Few would expect a NASCAR movie directed by Howard Hawks to be an exploration of evolving gender roles. Fewer still would expect it to feature George Takei doing a goofy dance.
But that's 1965's Red Line 7000, a movie with an ensemble cast headed by a young James Caan but which mostly focuses on the female characters. Possibly this is because so much of the movie is dialogue about what ought to be expected of men and women in relationships and the men in this movie aren't the sorts of fellows who'd be too loquacious on the subject. It's a good film and a strange film--part progressive social statement, part amazing race car movie with some of the best cinematic car action to be shot before 1968's Bullitt.
Of Hawks' previous films, Red Line 7000 may best resemble Only Angels Have Wings as it mostly features characters in dialogue during downtime between the men performing their death defying jobs. The film begins with Holly (Gail Hire) arriving from California on the expectation of meeting up with her race car driver fiancé only to find he's recently died on the race track.

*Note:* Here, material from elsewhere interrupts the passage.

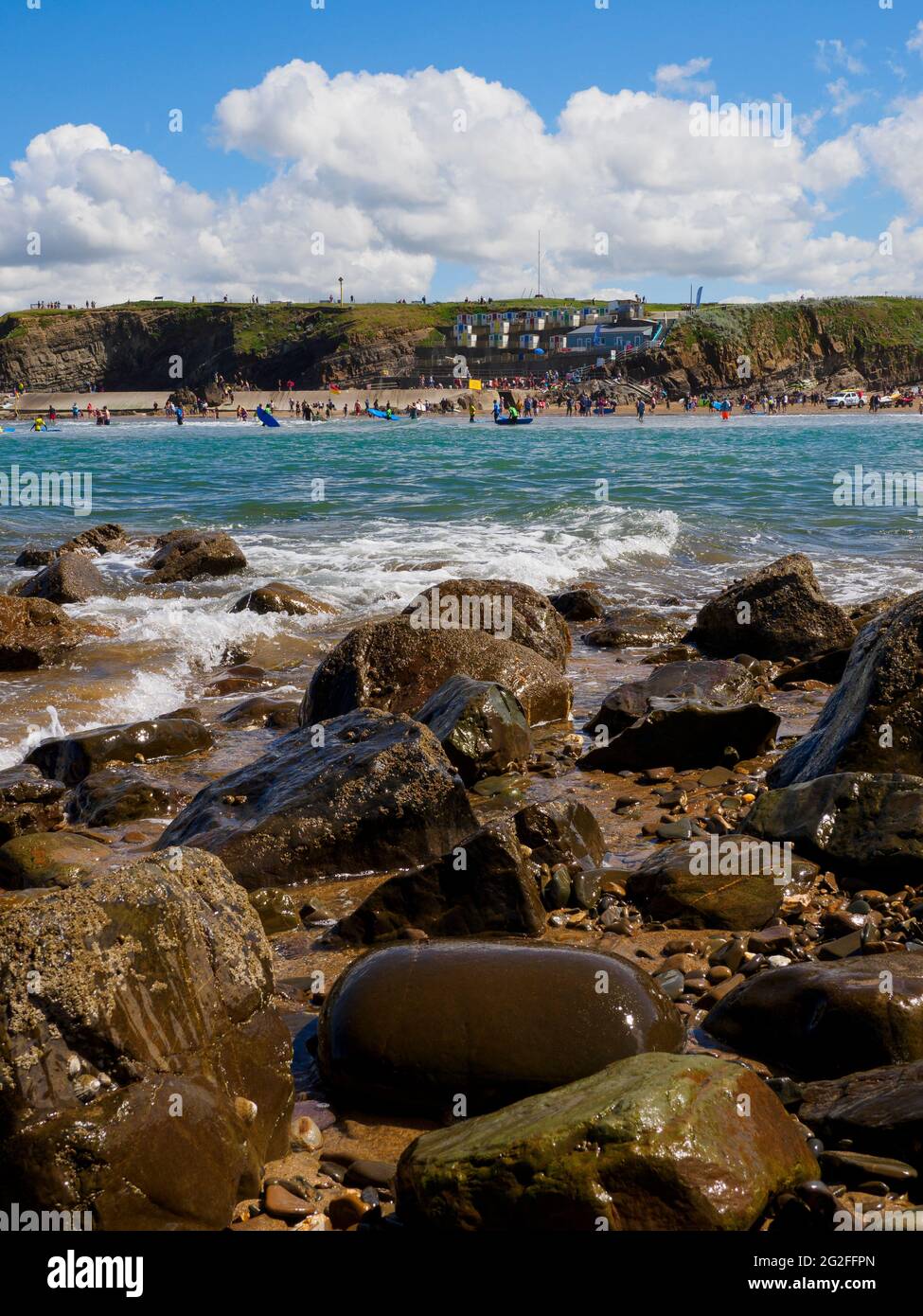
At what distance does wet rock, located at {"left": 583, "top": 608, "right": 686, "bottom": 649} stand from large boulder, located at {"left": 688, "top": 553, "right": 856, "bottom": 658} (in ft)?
2.04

James Caan plays Mike Marsh, another driver and friend of Holly's fiancé. He comes back to his hotel from the funeral to find another friend has left the distraught woman in his room--his friend took her there to get her more booze after they'd run out of drinks in his room. When Mike arrives, Holly's out cold from sobbing and drinking. So he does the only sensible thing and takes her clothes off before putting her to bed.
Well, no, this of course actually doesn't make any sense except from the point of view that Mike is acting on sexual urges masked from himself by his belief in his own virtue--much like James Stewart in the similar scene from Vertigo which I believe inspired this one.
He doesn't end up with Holly but with Gabrielle (Marianna Hill), a Frenchwoman brought to the country by another driver, Dan, who ends up with Holly. This is a problem for Mike who in one scene talking to another friend about his hesitance to go out with Gabrielle explains, "This shirt is new! These shoes are new!" pointing to what he's wearing. The idea being he needs to be the first man in any girl's life he goes out with. He expresses disdain for the film's embarrassing version of contemporary rock music and is generally meant to represent the insensible old fashioned way of doing things.
There are two other relationships explored in the film--Dan and Holly's and Ned and Julie's.
We first see Julie (Laura Devon) when she drives up on a moped to meet Ned (John Robert Crawford), a beefy farm boy looking to be race car driver. When he sees her on the bike he remarks how he thought she was a boy and the two have an argument throughout the film, sometimes playful sometimes earnest, about how well she embodies the socially accepted conception of a woman.
"I don't want you to go on thinking I'm a boy," she says before a scene cuts to the two of them in bed together. She questions him about the other women he's been with, wants to know what they're like, particularly wanting know what, in his opinion makes a girl "sexy" or not. Ned's the first guy she's been with and when he leaves her without a word after winning a big race she refuses to lose faith he'll return to her. Here Hawks seems to reward one traditional form of behaviour in relationships as Julie's steadfastness is portrayed at first as pathetic but then as noble.
Dan and Holly's relationship is far less challenging than the others--their plot mainly revolves around how Holly thinks she's jinxed because she's loved three men before Dan and all three have had untimely deaths. Dan gets close to being the fourth to die in one spectacular scene where his car is sent soaring over the side on one of the track's turns.
I'm not sure how much of what's in the film is stock footage but it all looks pretty seamless other than Hawks' general reliance on set cars with rear projected backgrounds for close-ups on the drivers. When Holly's fiance dies at the beginning of the film, we see him crawling out of his over turned car, both man and car completely covered in flame.
George Takei's role is pretty small--he plays Kato, the head of the pit crew. It's nice to see that the movie doesn't portray him as an Asian stereotype, though, and the drivers seem to have confidence in and respect for him.